Records shown:

══════

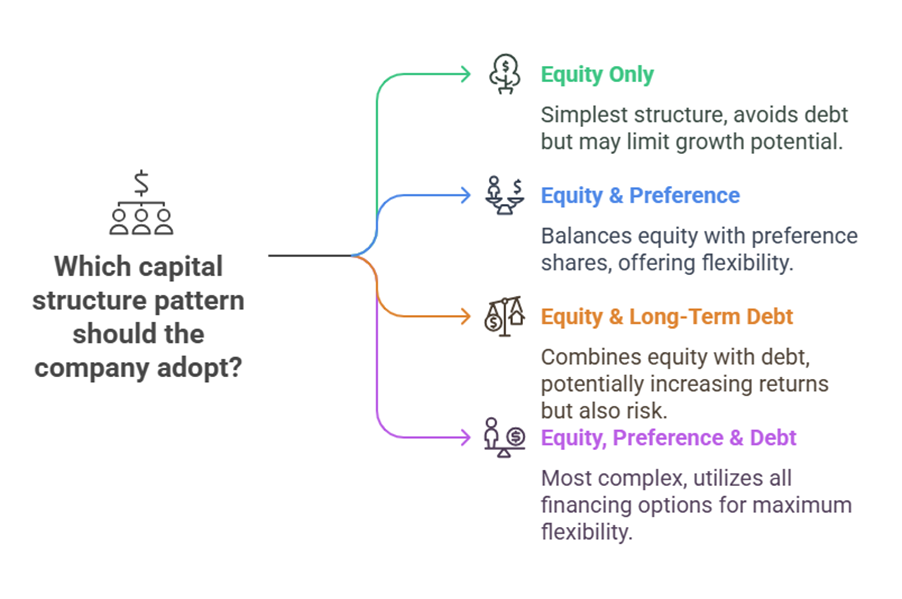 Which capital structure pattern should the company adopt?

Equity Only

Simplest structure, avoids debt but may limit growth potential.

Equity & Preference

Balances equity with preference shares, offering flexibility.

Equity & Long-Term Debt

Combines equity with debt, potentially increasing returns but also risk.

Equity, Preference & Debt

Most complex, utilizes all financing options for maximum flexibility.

══════

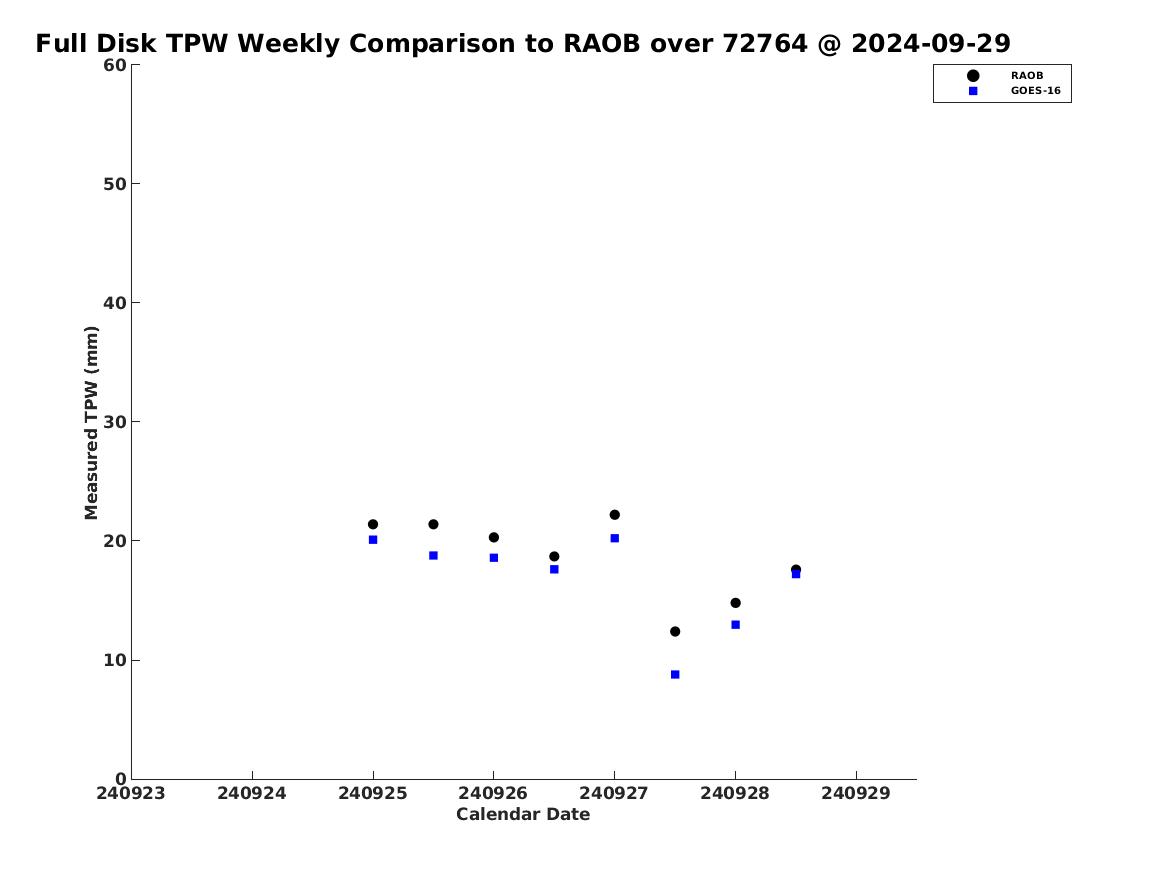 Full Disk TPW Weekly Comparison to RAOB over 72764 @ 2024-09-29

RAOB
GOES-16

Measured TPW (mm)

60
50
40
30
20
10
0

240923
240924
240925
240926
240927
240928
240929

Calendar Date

══════

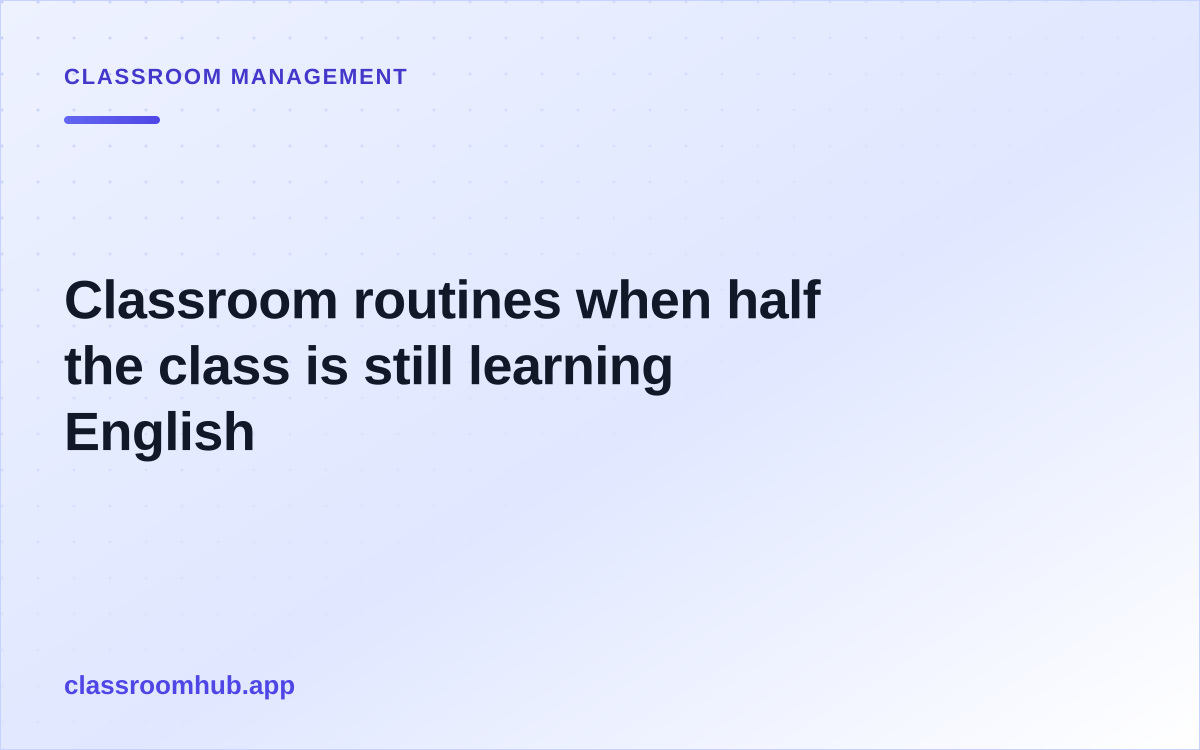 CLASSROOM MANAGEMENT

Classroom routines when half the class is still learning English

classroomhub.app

══════

Work instructions: Retype exactly, and only, the lines above from the one where "Equity & Preference" occurs up to and including the one where "Most complex, utilizes" occurs.

Task result:
Equity & Preference

Balances equity with preference shares, offering flexibility.

Equity & Long-Term Debt

Combines equity with debt, potentially increasing returns but also risk.

Equity, Preference & Debt

Most complex, utilizes all financing options for maximum flexibility.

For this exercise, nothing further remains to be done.